It doesn't happen often (or often enough) that I come across an old poem I had forgotten about. Down below is one of those. I’m introducing it with something I posted back when this substack first began and this small circle was much smaller. (I’m grateful for you.)
“And from the days of John the Baptist until now the kingdom of heaven suffers violence, and the violent take it by force.”– Matthew 11:12
In 2012 my wife of thirty years and I became familiar with the psychological work of Bill Plotkin and the Animas Valley Institute. We were struggling, but struggling with each other rather than against each other. Our Christian faith and Christian community had let us down at a crucial time, yet that estrangement from others had increased our trust in each other.
On June 15 of that summer we heard Plotkin speak at a Catholic monastery in nearby Lagrange Park. We were already familiar enough with his book Soulcraft to make the one hour drive through rush hour traffic on a Friday night.
It’s difficult to express what happened. Bill is not an impressive speaker, and yet somehow, for lack of a better term, we were both awakened. In many ways, he was only upgrading Carl Jung. But whereas previous encounters with Jung had left us unsatisfied, Bill’s combination of psychological insight, poetic expression, and concrete practice “spoke to our condition” as the Quakers say. It awakened a hunger for more of what he was showing us.
Over the next two years we explored several intensive wilderness experiences both with Animas and also with The School of Lost Borders. These intensives culminated for me in a two-week “vision fast” in the isolated hills of Eastern Tennessee - the home of my ancestors. Toward the end I received a clear “word” that continued to provide me encouragement, strength, and direction for the next decade.
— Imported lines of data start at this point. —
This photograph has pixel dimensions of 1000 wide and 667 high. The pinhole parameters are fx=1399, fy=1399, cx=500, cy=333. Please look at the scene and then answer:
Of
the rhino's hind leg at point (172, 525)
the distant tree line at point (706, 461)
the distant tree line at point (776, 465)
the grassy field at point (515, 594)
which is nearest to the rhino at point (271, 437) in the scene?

Eventually, I grew tired of Animas’s lack of social vision and rootedness in white privilege. (They’ve been working on that.) But I was used to finding treasure amid such limitations. After all, I’ve been part of the American church all my life (insert smile and wink emoji).
What I learned from Animas prepared me for the difficult years ahead. I didn’t at that time know about the imminent death of both parents, a divorce, a stroke, nor the pandemic!
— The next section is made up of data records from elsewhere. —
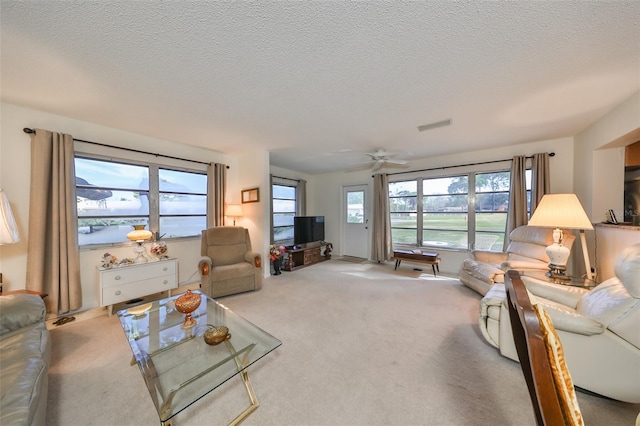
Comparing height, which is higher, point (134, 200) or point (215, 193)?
point (215, 193)

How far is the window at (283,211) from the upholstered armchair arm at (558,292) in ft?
15.1

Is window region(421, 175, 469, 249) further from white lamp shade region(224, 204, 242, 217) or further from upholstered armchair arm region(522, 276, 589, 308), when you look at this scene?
white lamp shade region(224, 204, 242, 217)

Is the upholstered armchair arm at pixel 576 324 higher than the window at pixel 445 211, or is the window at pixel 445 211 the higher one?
the window at pixel 445 211

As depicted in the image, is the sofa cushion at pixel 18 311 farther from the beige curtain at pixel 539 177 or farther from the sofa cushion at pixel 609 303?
the beige curtain at pixel 539 177

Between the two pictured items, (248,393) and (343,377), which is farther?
(343,377)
And though it was not their intention, my experience with Animas renewed my Christian faith.
We all need renewal in our lives. Even without a disaster or some other crisis, we face times when our inner resources are not adequate to our outward demands. This is not a fault, but merely the human condition. We need reminders that we are not self-sufficient so that we look outside ourselves for what we need - for what makes our life possible.
We are interdependent, interconnected creatures; creatures of “inter-being” as Thich Nhat Hanh reminds us.
Our interaction with Animas wouldn’t work for everyone. However, I suspect that life/spirit/god can and will provide streams of renewal that meet our needs and equip us for uncertain futures. That is my experience, my testimony, and my faith anyway.
But we need to be looking for them, hungering and thirsting for them, and even a bit desperate (I suspect it’s the true meaning of what Jesus said in Matthew 11:12).
Sometimes renewal is only three days deep.
THREE DAYS DEEP “Modern life is only three days deep.” – Martin Shaw Three days is all it would take. The first day we would sleep, exhausted from all we have come through. The second day, blinking in the blinding sun, we would orient ourselves to the cardinal directions. The third at last, we would become real again, once more feeling the sacred earth beneath our bare feet. But to begin, we must go deeper, wait longer, hope harder, abide with uncertainty, fear, even hunger. Only then will refreshment finally flow through these dark ditches of confusion. 7-12-2023
Having spent some time in my own wilderness of darkness I can certainly appreciate your poetry- particularly the revelation that "only then will refreshment finally flow theough these ditches of confusion"
It was only in passing through the depths of despair and trials that I was finally able to recognize the sunlight of the spirit- it has always been there but I could not see until I could!